Single units were sorted using klusta described above. Spikes from all clustered units were summed up for each mouse. The firing rate was calculated for each animal by dividing the total number of spikes by the duration of the analyzed time window.

Co-occurring oscillatory activities were detected and extracted before coherence was calculated. Coherence was calculated using the coherence method. Briefly, the coherence was calculated (using the functions cpsd.m and pwelch.m) by cross-spectral density between the two signals and normalized by the power spectral density of each. The computation of the coherence C over frequency (f) for the power spectral density P of signal X and Y was performed according to the formula: (1)

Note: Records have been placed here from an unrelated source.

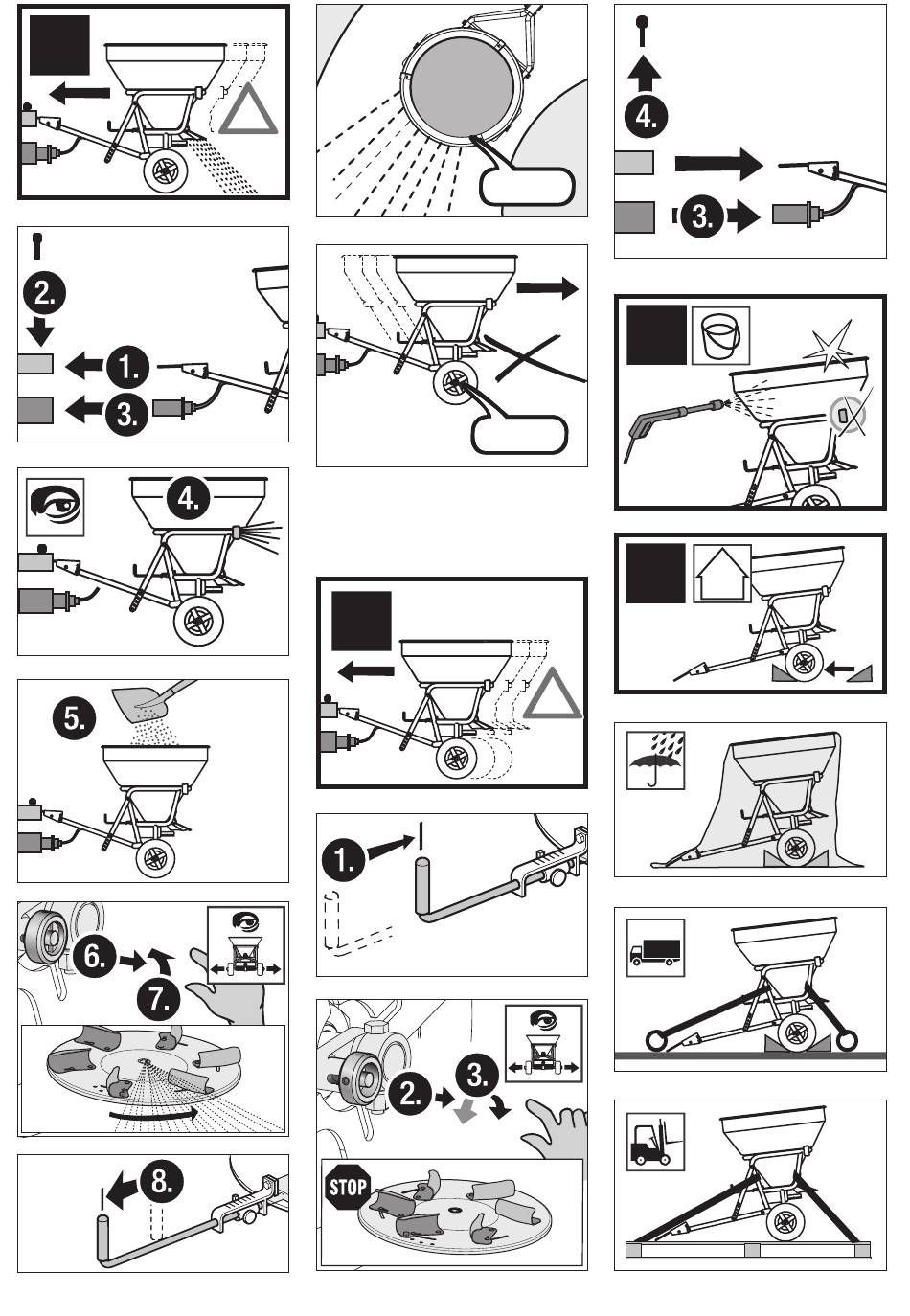 2.
1.
3.
4.
5.
6.
7.
8.
1.
2.
3.
STOP
4.
3.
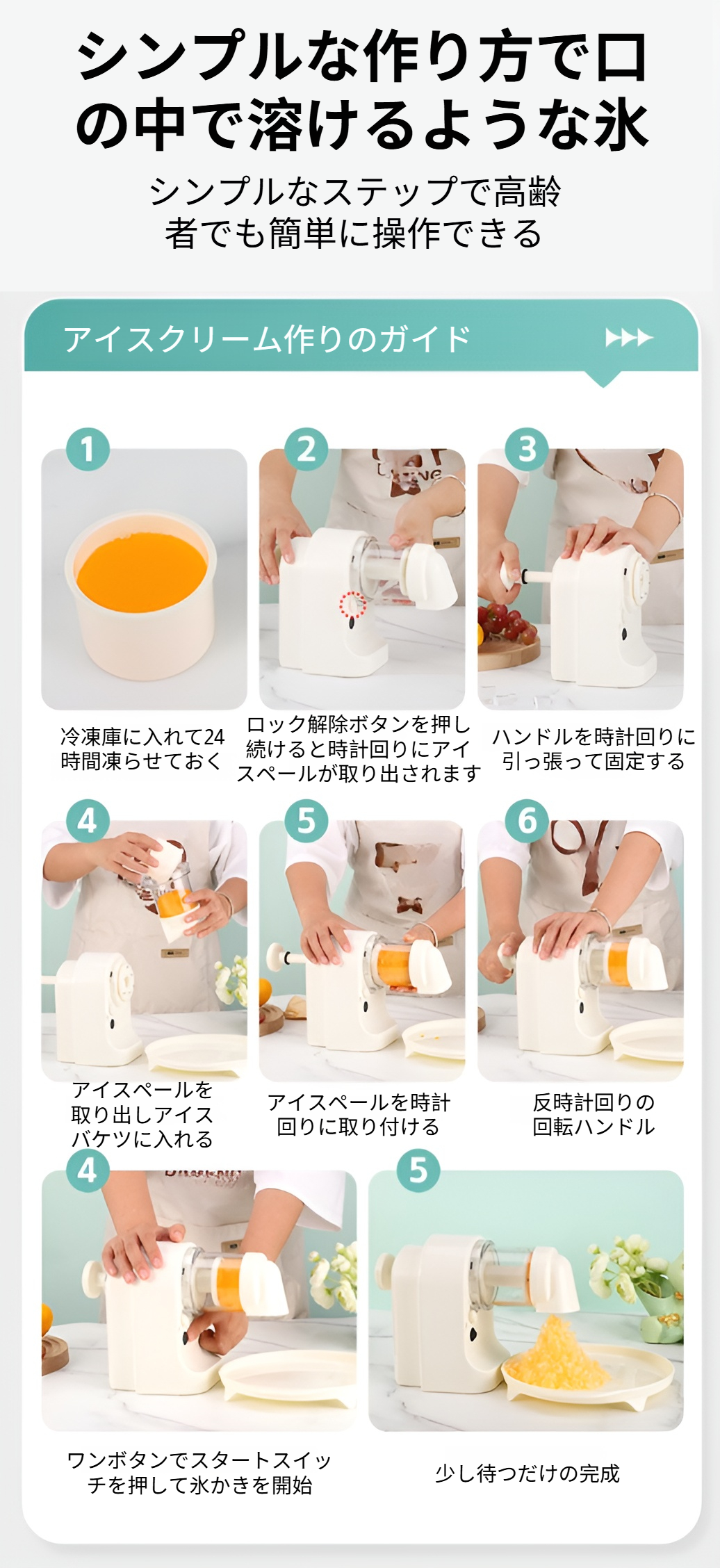 シンプルな作り方で口の中で溶けるような氷

シンプルなステップで高齢者でも簡単に操作できる

アイスクリーム作りのガイド

1
冷凍庫に入れて24時間凍らせておく

2
ロック解除ボタンを押し続けると時計回りにアイスペールが取り出されます

3
ハンドルを時計回りに引っ張って固定する

4
アイスペールを取り出しアイスバケツに入れる

5
アイスペールを時計回りに取り付ける

6
反時計回りの回転ハンドル

4
ワンボタンでスタートスイッチを押して氷かきを開始

5
少し待つだけの完成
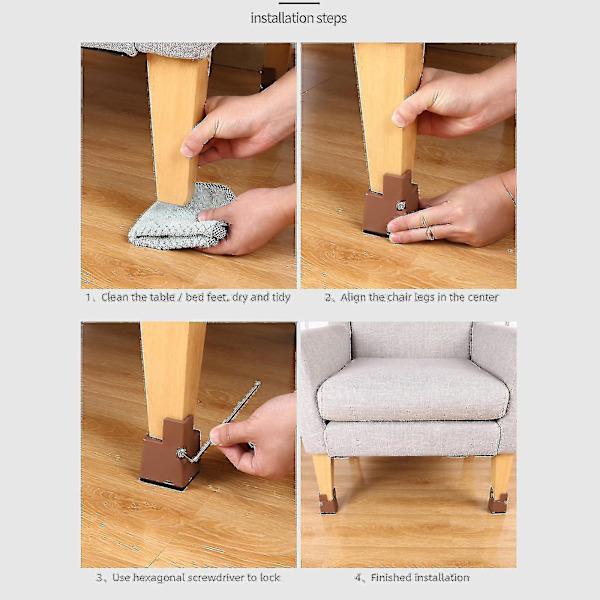 installation steps

1、Clean the table / bed feet, dry and tidy

2、Align the chair legs in the center

3、Use hexagonal screwdriver to lock

4、Finished installation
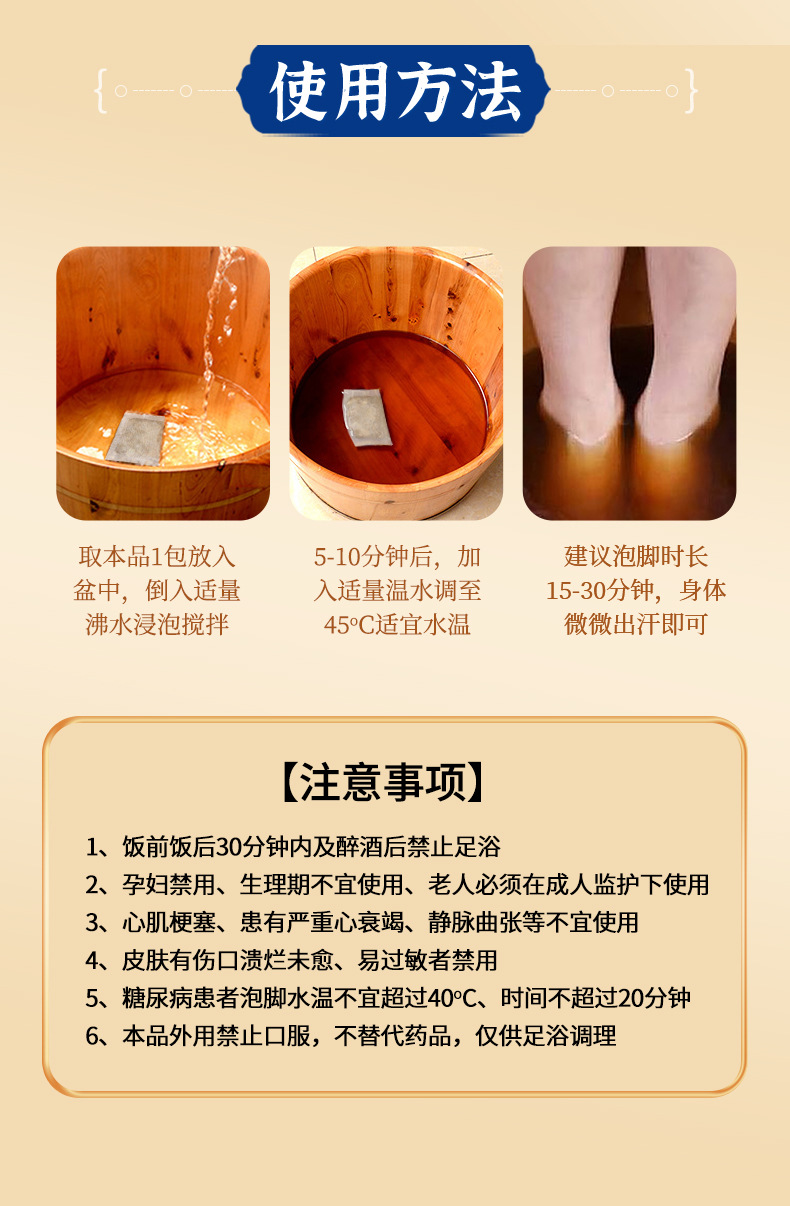 使用方法

取本品1包放入盆中，倒入适量沸水浸泡搅拌

5-10分钟后，加入适量温水调至45°C适宜水温

建议泡脚时长15-30分钟，身体微微出汗即可

【注意事项】

1、饭前饭后30分钟内及醉酒后禁止足浴
2、孕妇禁用、生理期不宜使用、老人必须在成人监护下使用
3、心肌梗塞、患有严重心衰竭、静脉曲张等不宜使用
4、皮肤有伤口溃烂未愈、易过敏者禁用
5、糖尿病患者泡脚水温不宜超过40°C、时间不超过20分钟
6、本品外用禁止口服，不替代药品，仅供足浴调理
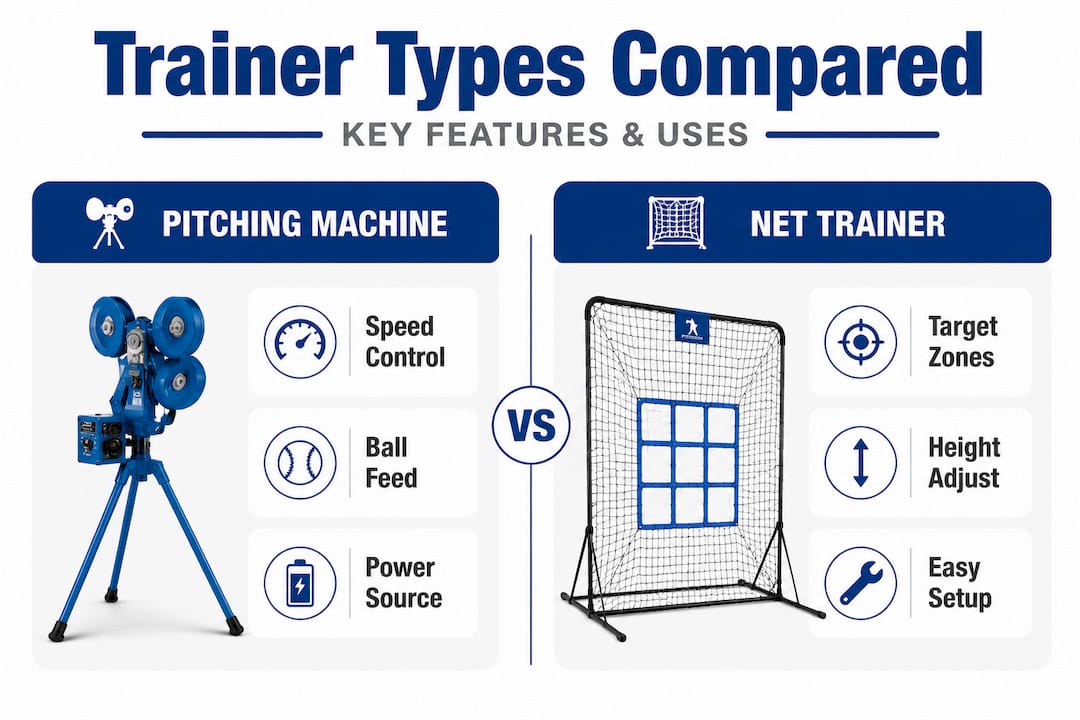 Trainer Types Compared

KEY FEATURES & USES

PITCHING MACHINE

Speed Control

Ball Feed

Power Source

VS

NET TRAINER

Target Zones

Height Adjust

Easy Setup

$${C}_{{XY}}(f)=\left|\left(\frac{{P}_{{XY}}\left(f\right)}{\sqrt{{{P}_{{XX}}(f)P}_{{YY}}(f)}}\right)\right|$$
(1)

To investigate the directionality of functional connectivity between PFC and HP, gPDC was used. gPDC is based on linear Granger causality measure in the frequency domain. The method attempts to describe the causal relationship between multivariate time series based on the decomposition of multivariate partial coherence computed from multivariate autoregressive models. The LFP signal was divided into 1s-long segments containing the oscillatory activity. After de-noising using Matlab wavelet toolbox, gPDC was calculated using a previously described algorithm69,70.

The spatial pattern of light propagation in vivo was estimated using a previously developed model44 based on Monte Carlo simulation (probe parameters: light fiber diameter: 50 µm, numerical aperture: 0.22, light parameters: 594 nm, 0.6 mW).

Statistics

Statistical analyses were performed in Matlab environment. Data were tested for normal distribution using the Levene’s test (F-test). Paired t-test or one-way ANOVA was performed to detect significant differences when the variance was normally distributed. Otherwise, non-parametric Wilcoxon rank-sum test was used. Investigators were blinded to the group allocation when the quantifications of cFos expression, CTB488 and CTB555 positive neurons in LEC, and WGA positive neurons in PFC were performed. Chi-square test was used to detect the significance difference between two proportions. Data are presented as mean ± sem. Significance levels of p < 0.05 (*), p < 0.01 (**), or p < 0.001 (***) were tested. Statistical parameters can be found in the main text.

Reporting summary

Further information on research design is available in the Nature Research Reporting Summary linked to this article.